"Using the right type of measuring equipment could make all the difference to children's understanding of area," say Mark Allerton and Terezinha Nunes who reveal for us the results of a recent research project involving 240 4th-6th grade children.

Many teachers find that when they are trying to teach the concept of area, children frequently become confused between the terms "area" and "perimeter." To try to clear the confusion, a research project was recently set up at the University of London's Institute of Education. We decided to look at the tools that children use to measure area — and to try to find out whether these affect, in any way, their understanding of the concept. We started by choosing two different ways of measuring an area — with a ruler or with 1 cm cubed bricks — and then designed some specific problems for a group of children to solve. In all, 240 children, from grades 4, 5, and 6, took part.

We covered a range of different problems — the first involved two children who had been asked to paint two walls to earn some pocket money. The walls measured 10 x 4 cm and 8 x 5 cm — they had the same area but the perimeter was different. When the children were paid, they couldn't decide how to share the money because the wall painted by one was wider than the other — but the second wall was higher. We asked the pupils taking part in the project to work out whether the children had painted the same area and whether they should each receive the same amount of money.

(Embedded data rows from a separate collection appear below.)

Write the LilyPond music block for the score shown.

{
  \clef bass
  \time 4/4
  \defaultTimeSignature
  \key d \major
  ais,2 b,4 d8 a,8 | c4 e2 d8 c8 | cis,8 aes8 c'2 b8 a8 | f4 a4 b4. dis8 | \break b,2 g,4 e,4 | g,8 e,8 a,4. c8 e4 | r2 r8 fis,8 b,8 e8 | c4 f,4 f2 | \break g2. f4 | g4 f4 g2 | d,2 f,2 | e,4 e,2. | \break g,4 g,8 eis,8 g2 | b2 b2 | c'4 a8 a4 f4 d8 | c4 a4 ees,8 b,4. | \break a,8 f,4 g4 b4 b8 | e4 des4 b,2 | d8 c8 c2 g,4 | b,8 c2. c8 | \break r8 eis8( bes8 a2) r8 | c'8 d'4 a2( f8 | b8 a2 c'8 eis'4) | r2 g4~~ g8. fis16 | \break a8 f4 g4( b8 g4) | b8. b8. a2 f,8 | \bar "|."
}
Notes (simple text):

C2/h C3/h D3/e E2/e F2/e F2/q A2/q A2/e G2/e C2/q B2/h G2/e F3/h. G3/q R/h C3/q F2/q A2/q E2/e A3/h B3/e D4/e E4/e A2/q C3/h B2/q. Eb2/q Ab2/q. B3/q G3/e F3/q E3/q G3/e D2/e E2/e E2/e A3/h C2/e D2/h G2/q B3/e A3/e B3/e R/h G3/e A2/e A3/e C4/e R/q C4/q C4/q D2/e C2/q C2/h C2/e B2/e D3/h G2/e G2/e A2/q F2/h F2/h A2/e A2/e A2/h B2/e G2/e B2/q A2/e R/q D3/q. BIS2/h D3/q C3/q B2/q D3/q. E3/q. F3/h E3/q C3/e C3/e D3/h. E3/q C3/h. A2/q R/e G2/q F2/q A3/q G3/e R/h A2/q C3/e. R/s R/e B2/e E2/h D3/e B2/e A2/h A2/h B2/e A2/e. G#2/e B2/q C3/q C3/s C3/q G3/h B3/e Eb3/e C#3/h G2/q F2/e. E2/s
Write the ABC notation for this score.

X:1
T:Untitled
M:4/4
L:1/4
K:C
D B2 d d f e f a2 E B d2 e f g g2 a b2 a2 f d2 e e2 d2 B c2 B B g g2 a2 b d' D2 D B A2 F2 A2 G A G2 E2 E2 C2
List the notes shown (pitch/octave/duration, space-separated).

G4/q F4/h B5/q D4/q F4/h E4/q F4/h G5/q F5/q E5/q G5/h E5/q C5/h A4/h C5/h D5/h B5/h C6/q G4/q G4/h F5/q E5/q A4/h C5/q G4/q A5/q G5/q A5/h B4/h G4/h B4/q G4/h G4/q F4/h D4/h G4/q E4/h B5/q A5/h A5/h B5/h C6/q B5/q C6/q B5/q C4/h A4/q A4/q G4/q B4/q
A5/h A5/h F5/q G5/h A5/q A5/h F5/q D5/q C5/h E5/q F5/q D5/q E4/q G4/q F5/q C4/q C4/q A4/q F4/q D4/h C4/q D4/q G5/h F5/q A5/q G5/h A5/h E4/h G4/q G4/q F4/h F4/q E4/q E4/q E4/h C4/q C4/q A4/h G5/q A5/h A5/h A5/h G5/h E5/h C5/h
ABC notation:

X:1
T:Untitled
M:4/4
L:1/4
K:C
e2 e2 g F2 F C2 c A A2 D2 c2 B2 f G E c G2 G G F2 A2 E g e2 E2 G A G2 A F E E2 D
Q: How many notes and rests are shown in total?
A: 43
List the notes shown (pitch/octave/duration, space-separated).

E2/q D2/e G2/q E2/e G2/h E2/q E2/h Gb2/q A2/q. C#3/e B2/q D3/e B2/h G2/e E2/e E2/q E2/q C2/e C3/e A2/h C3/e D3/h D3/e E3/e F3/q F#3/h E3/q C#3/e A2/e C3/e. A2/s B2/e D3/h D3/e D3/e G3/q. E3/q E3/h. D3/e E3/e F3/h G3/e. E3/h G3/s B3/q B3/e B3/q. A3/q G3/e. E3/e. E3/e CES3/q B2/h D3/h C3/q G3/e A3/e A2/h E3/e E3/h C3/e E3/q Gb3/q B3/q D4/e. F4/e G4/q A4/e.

They drew diagrams of the walls to scale on sheets of paper. As you can imagine, it is hard to tell who has done the most work, because the first wall is wider than the second and the second is higher than the first. The children worked in two separate groups and within these groups were asked to work in pairs. Those in the first group were given rulers to solve the problem; the others were given 1 cm cubed wooded bricks. We deliberately restricted the number of bricks to 20 because we wanted the children to consider a range of options — not just use the bricks to fill the space. They quickly realized that there were not enough bricks to cover the shape — which introduced a problem-solving element. Initially, this caused some dismay but eventually many of the children put a line of bricks along the width and another line along the height, working out their own width x height formula.

We asked the children to decide whether the area was the same or different and for them to agree on one answer. This encouraged a great deal of discussion about the problem — and how it could be solved. Once they had agreed on an answer, we set about finding out whether or not they were correct. We took a piece of ruled card — 4 x 10 cm — and cut it in half to make two pieces — 4 x 5 cm. By fitting the shapes over the outlines of drawings of the walls we could see that if they fitted them, the area was the same. We then gave the children a second problem. What if the walls measured 9 x 3 cm and 8 x 4 cm? Here the perimeter was the same but the area was different. We cut a 9 x 3 cm piece of card into three — one 8 x 3 cm piece and the remainder cut in half — to check their answers, and the children who had given the perimeter as the answer could see their mistake easily. A month later we asked each child to work individually on four more measuring tasks. They now had the choice of using bricks or rulers. We wanted to know if there were any differences in the performance of the children who had used rulers in the first tasks — and those who had used bricks. If there were any differences, we would be able to say quite clearly that this was due to their experience with those first tasks.

We found that most of those who worked with the rulers initially, continued to do so. Those who used the bricks chose them again — and performed the tasks much more successfully and with a better understanding of what was required of them. The project highlighted a number of interesting implications for teachers and caused us to ask ourselves the question: "Why is it that the children using bricks should develop a better understanding of the concept of area?" Our findings seemed to show that measuring area with a ruler involves the child in applying a formula (height x width) without understanding the basis of that formula.

Once the formula is understood, however, a ruler is an efficient tool. But starting with it does not allow the child to understanding fully that the area can be found by multiplying the number of bricks in a row by the number of rows. The limited number of bricks available to the children when they were doing the task forced them to think more divergently about the problem. They could not simply cover the shape and count the bricks. This led some to develop the formula by themselves.

When the children are using a ruler, this kind of thinking is not encouraged — in fact, the mistakes made by the children who only had a ruler were very interesting. And although some already knew the formula "height times width," only very few could transfer this to more complex shapes. Some simply gave perimeter as an answer and stuck to it; others used the ruler as a type of unit of area. They placed the ruler across the shape and edged it slowly across. It looked as if they were adapting the ruler to measure the area — but did not have a tool which was suitable for the job.

The project showed us that by limiting the resources at the children's disposal, we really challenged them to make the leap from counting to computing area measurements.